The box drill is series of freestyle breaks in a 5yd-by-5yd box. You can choose pretty much any of the breaks from the basic drills and some from the advanced cornerback drills. You can practice on your quick-step and bail technique also.

Because this drill is meant to develop endurance as well as techniuqe and agility, you want to break at least 10 times.

The Drill:

Make sure you work on your technique and stay low.

Long Weave Drill

A weave is a side-to-side backpedal, which you perform while still keeping yourself square with the line of scrimmage.

Weaving is mostly used when receivers try to stem, or gain leverage on you, so that you can keep your leverage.

This drill is intended to increase your comfort and skill with weaving.

The Drill:

For this drill, you want to start at the goal line and weave at least 5yds wide for 100yds all the way down to the other goal line.

If you feel like you can't last that long, try cutting it down to 75 or 50yds and build up to it 100yds.

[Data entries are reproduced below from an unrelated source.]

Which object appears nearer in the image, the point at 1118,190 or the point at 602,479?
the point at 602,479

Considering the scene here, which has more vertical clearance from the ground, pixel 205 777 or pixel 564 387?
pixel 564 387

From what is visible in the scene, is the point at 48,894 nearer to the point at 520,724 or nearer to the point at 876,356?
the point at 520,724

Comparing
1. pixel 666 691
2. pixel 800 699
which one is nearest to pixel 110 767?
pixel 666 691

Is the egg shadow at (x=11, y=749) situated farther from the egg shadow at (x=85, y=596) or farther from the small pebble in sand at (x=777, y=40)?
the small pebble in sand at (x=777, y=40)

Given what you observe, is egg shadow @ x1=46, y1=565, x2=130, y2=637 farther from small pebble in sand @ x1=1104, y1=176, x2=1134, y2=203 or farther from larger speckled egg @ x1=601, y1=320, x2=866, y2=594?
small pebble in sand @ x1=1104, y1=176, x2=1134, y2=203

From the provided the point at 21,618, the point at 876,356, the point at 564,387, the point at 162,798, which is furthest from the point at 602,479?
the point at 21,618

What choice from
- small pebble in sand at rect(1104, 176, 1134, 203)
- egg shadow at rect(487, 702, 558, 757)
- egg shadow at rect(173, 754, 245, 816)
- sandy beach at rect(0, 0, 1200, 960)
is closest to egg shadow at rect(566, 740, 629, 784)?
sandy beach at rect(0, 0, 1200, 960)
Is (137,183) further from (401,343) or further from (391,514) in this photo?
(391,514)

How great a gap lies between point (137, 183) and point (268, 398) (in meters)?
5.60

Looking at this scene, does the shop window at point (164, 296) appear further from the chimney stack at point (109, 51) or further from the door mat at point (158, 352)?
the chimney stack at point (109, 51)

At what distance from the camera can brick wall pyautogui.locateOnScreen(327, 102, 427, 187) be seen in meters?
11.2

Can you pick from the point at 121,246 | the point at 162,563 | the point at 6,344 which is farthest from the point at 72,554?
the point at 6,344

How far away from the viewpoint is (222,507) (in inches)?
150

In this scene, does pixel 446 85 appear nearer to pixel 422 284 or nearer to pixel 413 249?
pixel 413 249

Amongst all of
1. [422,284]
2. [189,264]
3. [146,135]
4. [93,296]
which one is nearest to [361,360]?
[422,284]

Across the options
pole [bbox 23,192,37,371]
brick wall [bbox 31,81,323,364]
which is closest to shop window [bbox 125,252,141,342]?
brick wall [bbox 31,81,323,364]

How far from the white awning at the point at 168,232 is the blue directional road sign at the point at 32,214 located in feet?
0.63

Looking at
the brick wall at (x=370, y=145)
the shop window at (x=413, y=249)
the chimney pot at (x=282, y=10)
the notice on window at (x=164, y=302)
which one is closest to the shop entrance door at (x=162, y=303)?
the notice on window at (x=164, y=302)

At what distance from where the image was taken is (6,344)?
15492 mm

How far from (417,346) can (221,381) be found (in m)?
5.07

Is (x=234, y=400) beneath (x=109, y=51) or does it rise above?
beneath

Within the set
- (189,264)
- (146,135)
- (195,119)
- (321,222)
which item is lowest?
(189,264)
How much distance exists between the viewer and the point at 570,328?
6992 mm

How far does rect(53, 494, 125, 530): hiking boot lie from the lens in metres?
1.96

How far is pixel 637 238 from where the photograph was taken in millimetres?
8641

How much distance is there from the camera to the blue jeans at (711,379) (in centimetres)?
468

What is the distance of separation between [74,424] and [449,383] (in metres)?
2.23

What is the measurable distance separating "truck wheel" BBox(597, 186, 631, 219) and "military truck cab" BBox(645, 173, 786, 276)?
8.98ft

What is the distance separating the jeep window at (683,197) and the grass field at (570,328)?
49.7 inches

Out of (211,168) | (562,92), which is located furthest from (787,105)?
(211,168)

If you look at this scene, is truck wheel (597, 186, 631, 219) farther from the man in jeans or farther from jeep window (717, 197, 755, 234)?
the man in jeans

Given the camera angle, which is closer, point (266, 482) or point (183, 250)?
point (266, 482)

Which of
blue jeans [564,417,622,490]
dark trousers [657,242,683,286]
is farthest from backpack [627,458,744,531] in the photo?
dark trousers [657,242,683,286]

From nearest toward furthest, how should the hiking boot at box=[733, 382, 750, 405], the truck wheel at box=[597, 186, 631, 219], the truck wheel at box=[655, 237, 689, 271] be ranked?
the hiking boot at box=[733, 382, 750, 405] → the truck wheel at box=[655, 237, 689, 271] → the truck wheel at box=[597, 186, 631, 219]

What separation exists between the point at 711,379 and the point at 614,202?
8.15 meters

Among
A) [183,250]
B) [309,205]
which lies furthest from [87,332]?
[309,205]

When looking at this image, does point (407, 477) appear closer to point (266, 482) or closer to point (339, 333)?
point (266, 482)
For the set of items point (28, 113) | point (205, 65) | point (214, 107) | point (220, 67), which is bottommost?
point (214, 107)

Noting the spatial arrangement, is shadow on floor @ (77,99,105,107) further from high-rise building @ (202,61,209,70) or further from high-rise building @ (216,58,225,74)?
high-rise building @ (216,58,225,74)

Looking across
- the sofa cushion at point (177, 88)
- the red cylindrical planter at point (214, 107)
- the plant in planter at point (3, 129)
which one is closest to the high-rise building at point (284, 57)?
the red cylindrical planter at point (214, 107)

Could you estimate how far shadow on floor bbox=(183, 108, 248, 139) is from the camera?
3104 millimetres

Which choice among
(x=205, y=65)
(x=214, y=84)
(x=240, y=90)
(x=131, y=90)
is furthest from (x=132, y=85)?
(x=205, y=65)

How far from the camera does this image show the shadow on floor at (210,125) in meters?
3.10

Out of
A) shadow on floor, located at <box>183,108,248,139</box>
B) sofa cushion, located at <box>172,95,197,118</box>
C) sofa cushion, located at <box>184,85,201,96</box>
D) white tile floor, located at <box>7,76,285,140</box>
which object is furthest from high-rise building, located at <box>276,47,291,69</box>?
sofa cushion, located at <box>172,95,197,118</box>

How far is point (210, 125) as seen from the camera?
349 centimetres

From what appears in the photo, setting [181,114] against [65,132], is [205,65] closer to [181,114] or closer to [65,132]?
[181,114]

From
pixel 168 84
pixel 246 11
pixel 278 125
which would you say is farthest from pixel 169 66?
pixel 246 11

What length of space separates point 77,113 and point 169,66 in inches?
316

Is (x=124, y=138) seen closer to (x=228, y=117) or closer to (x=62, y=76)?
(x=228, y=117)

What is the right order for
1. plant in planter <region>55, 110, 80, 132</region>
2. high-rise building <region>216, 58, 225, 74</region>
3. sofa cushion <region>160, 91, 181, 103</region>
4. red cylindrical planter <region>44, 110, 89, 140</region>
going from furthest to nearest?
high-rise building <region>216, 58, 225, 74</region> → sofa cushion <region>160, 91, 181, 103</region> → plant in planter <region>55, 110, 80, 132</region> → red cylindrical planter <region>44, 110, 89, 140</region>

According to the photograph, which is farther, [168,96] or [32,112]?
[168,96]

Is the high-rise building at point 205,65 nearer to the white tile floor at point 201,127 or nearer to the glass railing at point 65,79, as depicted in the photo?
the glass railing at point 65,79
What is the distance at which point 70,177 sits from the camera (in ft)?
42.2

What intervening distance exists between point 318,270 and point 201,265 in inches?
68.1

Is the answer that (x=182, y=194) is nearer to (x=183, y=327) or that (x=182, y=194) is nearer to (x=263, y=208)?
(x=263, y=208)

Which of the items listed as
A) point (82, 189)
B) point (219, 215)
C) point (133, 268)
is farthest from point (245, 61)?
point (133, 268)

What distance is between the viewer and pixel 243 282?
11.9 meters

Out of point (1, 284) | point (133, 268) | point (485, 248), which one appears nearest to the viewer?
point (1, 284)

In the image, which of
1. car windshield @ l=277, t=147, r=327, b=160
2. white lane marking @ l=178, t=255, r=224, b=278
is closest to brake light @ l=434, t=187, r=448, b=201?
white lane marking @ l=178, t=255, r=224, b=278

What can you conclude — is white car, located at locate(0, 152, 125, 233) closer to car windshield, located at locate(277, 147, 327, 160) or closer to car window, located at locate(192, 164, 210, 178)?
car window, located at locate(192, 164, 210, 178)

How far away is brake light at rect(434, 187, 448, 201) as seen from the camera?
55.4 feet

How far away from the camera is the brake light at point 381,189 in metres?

You can also start at a slow and steady pace and increase it over time. The goal is to be able to weave fast or slow, comfortably, at an extended length.

Long Speed Turn/Slalom Drill

This drill is basically a long series of zig zags, or speed turns.

The Drill:

Video Coming Soon...

For this drill you'll set up two sets of cones, every 5yrds, down the length of the field. Starting down at one end, you cut diagonally every 5yds down the length of the field.

Long Slow Turn Drill

This drill is basically a long series of slow turns.

The Drill:

Video Coming Soon...

This drill is the same as the long slalom, except this time you slow turn every 5yrds, down the length of the field.

Just like the long weave drill, both the long slalom and long slow turn drills can be shortened if 100yds is too much.

Drills I Left Out and Why

If you've played cornerback before, you've probably done a drill with your team called the "W" drill, and you might be asking why I didn't include it. The quick answer is because there is no "W" route, and therefore backpedaling and breaking twice or more times in one play/drill isn't practical, unless you're trying to develop your technique or endurance.

Football is a series of explosive movements. Remember, no fluff drills. Its best to do football training drills that mimic what your gonna do in a game.

If you want to work on technical endurance and versatility, the long DB drills, especially the box drill, are enough. But if you feel the need to do the "W", be my guest.

So that's it for the cornerback drills. Like I said, perform these consistently over time and your cover skills will increase dramatically. These movements will be "burned" into your muscle memory and become second nature to you when making breaks, so you can take that pick to the house!